Later, when I moved to a CTO role, I implemented internal tooling to prevent exactly these kinds of incidents.

Did it help? Partially.

A developer from an offshore team wasn’t aware of our processes and updated the staging database with production data. This broke the search entirely, since it was powered by a third-party service, and all search index links were pointing to the staging website.

All customers were redirected to the staging website, which, of course, affected the sales.

We fixed it quickly. And since it wasn’t our fault operationally, our reputation stayed intact.

But the pattern was obvious.

The problem wasn’t people.

The problem was the process.

The Real Problem

I started asking friends in other companies how they handle database sharing.

The answers were surprisingly similar:

  • “We have some internal scripts.”
  • “We trim data manually.”
  • “We have rules — but it’s up to developers to follow them.”

In most cases, production data handling depends on human discipline.

And humans make mistakes.

Looking for a Solution

Back in 2020, I tried to find a proper solution.

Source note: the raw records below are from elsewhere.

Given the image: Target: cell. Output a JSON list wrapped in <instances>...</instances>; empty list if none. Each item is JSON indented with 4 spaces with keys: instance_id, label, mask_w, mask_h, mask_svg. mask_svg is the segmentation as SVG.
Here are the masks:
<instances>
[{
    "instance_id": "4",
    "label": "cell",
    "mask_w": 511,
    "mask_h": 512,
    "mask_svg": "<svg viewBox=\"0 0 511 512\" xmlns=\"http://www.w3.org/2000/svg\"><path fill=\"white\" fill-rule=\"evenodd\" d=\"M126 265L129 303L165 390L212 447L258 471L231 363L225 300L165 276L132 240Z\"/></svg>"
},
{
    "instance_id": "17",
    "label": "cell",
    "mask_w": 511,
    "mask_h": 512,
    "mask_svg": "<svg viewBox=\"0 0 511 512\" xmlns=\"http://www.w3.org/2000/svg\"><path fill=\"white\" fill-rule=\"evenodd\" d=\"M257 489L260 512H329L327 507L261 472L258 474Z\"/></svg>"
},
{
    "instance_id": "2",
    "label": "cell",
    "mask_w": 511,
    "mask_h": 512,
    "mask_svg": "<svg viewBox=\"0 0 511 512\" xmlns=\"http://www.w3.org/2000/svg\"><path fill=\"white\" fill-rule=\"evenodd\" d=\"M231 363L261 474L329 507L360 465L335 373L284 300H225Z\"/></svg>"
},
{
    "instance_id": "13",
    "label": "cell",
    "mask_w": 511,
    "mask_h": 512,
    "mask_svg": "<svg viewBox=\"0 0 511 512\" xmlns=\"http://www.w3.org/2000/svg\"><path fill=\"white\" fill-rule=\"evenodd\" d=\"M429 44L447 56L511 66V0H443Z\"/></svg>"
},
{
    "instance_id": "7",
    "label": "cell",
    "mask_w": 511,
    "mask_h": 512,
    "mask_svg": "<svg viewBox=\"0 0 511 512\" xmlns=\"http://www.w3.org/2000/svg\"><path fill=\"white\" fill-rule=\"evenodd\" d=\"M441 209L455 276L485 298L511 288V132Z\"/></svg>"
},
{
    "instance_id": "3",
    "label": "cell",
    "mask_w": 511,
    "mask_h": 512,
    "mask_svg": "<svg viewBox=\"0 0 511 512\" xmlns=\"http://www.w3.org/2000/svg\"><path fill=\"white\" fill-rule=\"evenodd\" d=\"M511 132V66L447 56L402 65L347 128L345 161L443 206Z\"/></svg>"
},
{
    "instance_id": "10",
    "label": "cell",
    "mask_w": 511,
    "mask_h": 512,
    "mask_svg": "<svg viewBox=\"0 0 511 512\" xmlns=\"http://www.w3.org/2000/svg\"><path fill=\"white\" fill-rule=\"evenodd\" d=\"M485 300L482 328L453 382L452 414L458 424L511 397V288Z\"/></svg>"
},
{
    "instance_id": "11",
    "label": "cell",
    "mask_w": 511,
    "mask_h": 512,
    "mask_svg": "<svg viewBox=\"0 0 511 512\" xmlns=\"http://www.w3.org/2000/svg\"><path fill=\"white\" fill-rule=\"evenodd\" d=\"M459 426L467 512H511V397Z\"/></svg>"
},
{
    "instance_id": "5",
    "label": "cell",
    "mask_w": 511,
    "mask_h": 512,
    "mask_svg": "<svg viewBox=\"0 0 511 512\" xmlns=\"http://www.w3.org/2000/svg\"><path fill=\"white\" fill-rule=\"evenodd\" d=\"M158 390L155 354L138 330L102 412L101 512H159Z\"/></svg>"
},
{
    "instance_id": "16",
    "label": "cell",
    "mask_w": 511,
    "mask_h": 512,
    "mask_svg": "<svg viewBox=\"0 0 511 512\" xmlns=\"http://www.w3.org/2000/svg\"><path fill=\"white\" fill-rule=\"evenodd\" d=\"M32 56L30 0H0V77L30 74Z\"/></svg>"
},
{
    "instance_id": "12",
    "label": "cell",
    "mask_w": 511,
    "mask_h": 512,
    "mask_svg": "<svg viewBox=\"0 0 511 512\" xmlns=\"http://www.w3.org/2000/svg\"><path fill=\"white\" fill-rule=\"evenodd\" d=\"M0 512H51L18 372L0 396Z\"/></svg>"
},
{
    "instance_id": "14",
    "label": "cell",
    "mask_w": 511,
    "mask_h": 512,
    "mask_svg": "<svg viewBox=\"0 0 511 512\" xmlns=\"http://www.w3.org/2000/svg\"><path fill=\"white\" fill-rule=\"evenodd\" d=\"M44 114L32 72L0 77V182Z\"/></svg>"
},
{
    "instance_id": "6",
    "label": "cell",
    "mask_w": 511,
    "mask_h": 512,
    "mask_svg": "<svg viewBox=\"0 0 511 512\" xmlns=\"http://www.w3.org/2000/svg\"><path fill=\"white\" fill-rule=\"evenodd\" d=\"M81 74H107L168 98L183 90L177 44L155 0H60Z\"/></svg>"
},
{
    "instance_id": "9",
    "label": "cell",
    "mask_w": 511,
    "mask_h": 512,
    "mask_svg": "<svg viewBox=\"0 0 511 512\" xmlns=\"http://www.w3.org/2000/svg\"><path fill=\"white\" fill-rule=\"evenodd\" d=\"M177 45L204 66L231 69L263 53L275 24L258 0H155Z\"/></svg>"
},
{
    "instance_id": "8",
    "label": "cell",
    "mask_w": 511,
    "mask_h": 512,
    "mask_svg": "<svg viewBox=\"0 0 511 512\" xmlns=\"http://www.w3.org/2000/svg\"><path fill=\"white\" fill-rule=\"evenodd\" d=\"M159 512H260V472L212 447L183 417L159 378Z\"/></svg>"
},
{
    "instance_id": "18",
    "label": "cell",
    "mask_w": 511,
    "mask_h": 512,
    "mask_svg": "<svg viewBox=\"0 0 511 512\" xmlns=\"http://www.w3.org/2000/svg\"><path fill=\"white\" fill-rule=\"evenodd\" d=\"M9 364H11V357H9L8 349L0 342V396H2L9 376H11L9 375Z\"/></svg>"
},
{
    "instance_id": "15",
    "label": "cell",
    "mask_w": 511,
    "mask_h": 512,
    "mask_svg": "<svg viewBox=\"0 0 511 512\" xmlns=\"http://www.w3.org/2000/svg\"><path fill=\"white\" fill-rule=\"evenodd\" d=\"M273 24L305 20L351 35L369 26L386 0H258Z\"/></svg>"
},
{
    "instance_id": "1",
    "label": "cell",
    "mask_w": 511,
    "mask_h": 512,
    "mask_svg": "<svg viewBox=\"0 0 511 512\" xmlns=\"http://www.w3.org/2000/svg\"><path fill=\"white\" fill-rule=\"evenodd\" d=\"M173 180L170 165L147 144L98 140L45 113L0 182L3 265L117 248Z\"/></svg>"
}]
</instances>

There were almost no universal tools available. Existing solutions were either:

  • Enterprise-only
  • Stack-specific
  • Or extremely limited

So I decided to build one.

Solution

VeilDB (https://veildb.com/) is an open-source solution that helps anonymize and mask sensitive data from databases and safely share processed dumps with your team.

You can easily:

  • replace user’s name with some value
  • email → faker replacement,
  • generate random numbers for a credit card.

This perfectly works for outsourcing teams, e-commerce, and agencies managing multiple client environments. It also works for individual projects, ensuring developers don’t get access to the real data.

VeilDB is fully open-source.

👉 GitHub: https://github.com/veildb-tech/service

👉 Documentation: https://veildb.gitbook.io/

👉 Quick Start Guide: https://veildb.gitbook.io/veildb-docs/getting-started/

How does it work?

It consists of three layers:

1. Service Layer (UI)

A web interface where you configure:

  • Masking rules
  • Permissions
  • Schedules
  • Webhooks

2. Agent Layer

A CLI-based agent installed on your server that processes databases.

Important design principle:

The Service layer never receives actual data — only database schema.

The Agent:

  • Creates a dump
  • Restores it inside isolated Docker infrastructure
  • Applies masking rules
  • Generates a sanitized dump
  • Removes temporary data

It never works directly with the original database.

Multiple agents can be connected to a single Service instance.

3. Client Layer

A lightweight CLI tool installed on developers’ machines to securely download processed dumps.

How the Workflow Looks

  1. Admin configures masking rules and schedules in the UI.
  2. The Agent checks the queue and retrieves processing rules.
  3. The Agent creates and processes a dump in isolation.
  4. Developers download only sanitized backups.

For developers, the flow is simple.

Under the hood, several critical security checks happen:

  • The Service verifies whether the developer has access to a specific database.
  • The Service issues a temporary token.
  • The Client uses this token to download the dump from the Agent.
  • The Agent validates the token before allowing the download.
  • All communication is encrypted.

Conclusion

Setting up VeilDB may take some initial effort.

But it’s a small price compared to:

  • Charging customers by mistake
  • Corrupting external services
  • Leaking sensitive data
  • Damaging your company’s reputation

Production data is powerful.

It should never be shared without protection.